Davon kann jedoch nicht ohne Weiteres und etwa nur auf den pauschalen Vortrag hin, solche Probleme habe es gegeben, ausgegangen werden. Erforderlich sind der nachvollziehbare Vortrag, dass und warum eine innerfamiliäre Lösung nicht erreichbar war, und sodann der Nachweis, dass Betreuungsmöglichkeiten außerhalb der Familie nicht in Frage gekommen sind oder dass ernsthafte Bemühungen darum gescheitert sind; umgekehrt vermag das Bundesamt für Migration und Flüchtlinge den Einwand durch den Nachweis, im fraglichen Zeitraum seien Kursplätze in Kursen mit Kinderbetreuungsangebot frei gewesen, die für die Teilnehmerin beziehungsweise den Teilnehmer zumutbar erreichbar gewesen sind, entkräften.
cc) Über die Versäumnis der Zweijahresfrist hinwegzusehen, wenn der Nachweis höherer Gewalt in diesem Sinne gelingt, stellt auch den von § 9 Abs. 6 IntV verfolgten Zweck nicht grundsätzlich infrage, solange die Teilnehmerin oder der Teilnehmer die erste Möglichkeit, die Abschlusstests nach § 17 Abs. 1 IntV abzulegen, erfolgreich wahrnehmen. Einerseits fördert eine großzügige Handhabung der Frist des § 9 Abs. 6 IntV den Spracherwerb des kinderbetreuenden Elternteils und beeinflusst damit auch den Spracherwerb des Kindes, was sich auf die Integrations- und Teilhabechancen der gesamten Familie positiv auswirkt. Dies kann andererseits aber nicht so weit reichen, dass die in § 9 Abs. 6 IntV festgesetzte Frist durch die Nachsichtgewährung gänzlich gegenstandslos wird. Denn auch dann, wenn sich die Teilnahme des kinderbetreuenden Elternteils in der genannten Weise auswirkt, so ist der von dem Verordnungsgeber verfolgte Zweck nach oben Ausgeführtem letztlich nur hinreichend gewahrt, wenn der Kurs dennoch in möglichst konzentrierter und zeitlich gedrängter Form absolviert wird. Über das schuldlose Nichteinhalten der Frist kann also nur hinweggesehen werden, wenn der erstmögliche zumutbare Termin zum Absolvieren der Tests nach § 17 Abs. 1 IntV erfolgreich wahrgenommen wird.

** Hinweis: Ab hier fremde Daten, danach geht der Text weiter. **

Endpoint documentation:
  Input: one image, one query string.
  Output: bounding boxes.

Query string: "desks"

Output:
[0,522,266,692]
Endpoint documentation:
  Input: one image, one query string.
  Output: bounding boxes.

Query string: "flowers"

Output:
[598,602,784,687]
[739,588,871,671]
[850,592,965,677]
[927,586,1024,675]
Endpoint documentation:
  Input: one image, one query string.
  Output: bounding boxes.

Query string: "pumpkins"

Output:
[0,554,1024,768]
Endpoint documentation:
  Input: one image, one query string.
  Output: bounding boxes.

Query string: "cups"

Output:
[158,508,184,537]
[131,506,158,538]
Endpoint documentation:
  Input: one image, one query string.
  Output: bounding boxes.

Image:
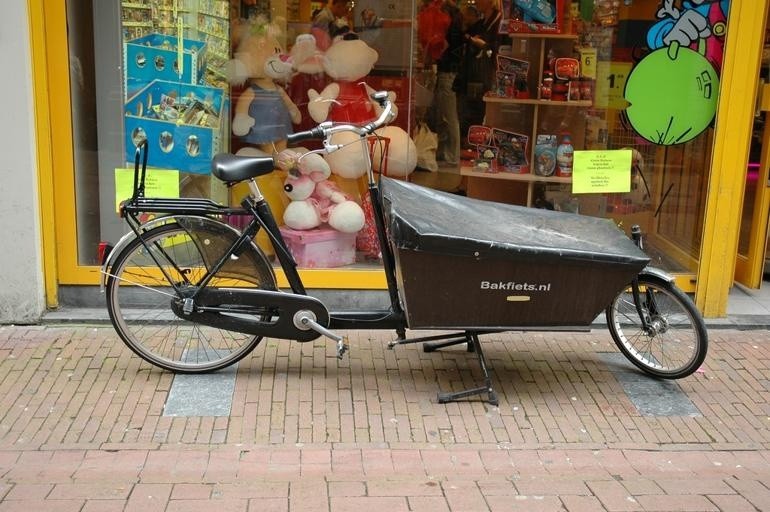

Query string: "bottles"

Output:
[557,135,573,177]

dd) Im vorliegenden Fall kann über das Versäumen der Zweijahresfrist nicht hinweggesehen werden. Offenbleiben kann dabei, ob hier tatsächlich ein Fall höherer Gewalt vorlag. Vieles spricht dafür, dass die Klägerin ausreichende Bemühungen um einen Betreuungsplatz unternahm, und das Gericht ist durchaus geneigt, die vorgelegten Nachweise als hinreichend anzuerkennen. Es ist aus Sicht des Gerichts wohl nicht zumutbar, von der Klägerin zu erwarten, sich über einen Zeitraum von vielen Monaten hinweg an eine große Vielzahl von Kinderbetreuungseinrichtungen zu wenden, zumal Regelungen zu Bewerbungsfristen und Wartelisten bestehen können. Hier im Einzelfall zu hohe Anforderungen zu stellen, ist im Hinblick auf Art. 3 Abs. 2 und Art. 6 GG und im Hinblick auf den Verwaltungsaufwand, der mit der Nachprüfung des Vortrages der Kursteilnehmenden verbunden wäre, nicht angezeigt. Die Klägerin hat andererseits aber nicht näher dargelegt, warum eine Betreuung durch ihren Ehemann selbst in der Weise unmöglich oder unzumutbar gewesen sein soll, dass auch der Besuch eines Teilzeitkurses nicht in Betracht kam. Dies kann aber offenbleiben, da die Voraussetzungen der Nachsichtgewährung schon deshalb nicht erfüllt sind, weil die Klägerin den Sprachtest nicht im ersten erreichbaren Versuch erfolgreich absolviert hat. Sie nahm erstmals am 5. Juli 2019 daran teil und erzielte dabei lediglich das Sprachniveau A2. Erst bei der Wiederholung des Tests am 6. Dezember 2019 wies sie dann das nach § 17 Abs. 2 IntV erforderliche Sprachniveau B1 nach.
III.
Die Kostenentscheidung folgt aus § 161 Abs. 1 VwGO i.V.m. § 154 Abs. 1 VwGO. Die Entscheidung über die vorläufige Vollstreckbarkeit beruht auf § 167 VwGO in Verbindung mit §§ 708, 711 ZPO.
IV. Die Berufung wird wegen grundsätzlicher Bedeutung zugelassen, § 124a Abs. 1, § 124 Abs. 2 Nr. 3 VwGO. Die Frage, ob und unter welchen Voraussetzungen in der hier vorliegenden Fallgruppe das Versäumen der Zweijahresfrist unbeachtlich ist, weist über den vorliegenden Fall hinaus und ist schon jetzt für etliche Fälle, die dem Gericht bereits vorliegen, von maßgeblicher Bedeutung.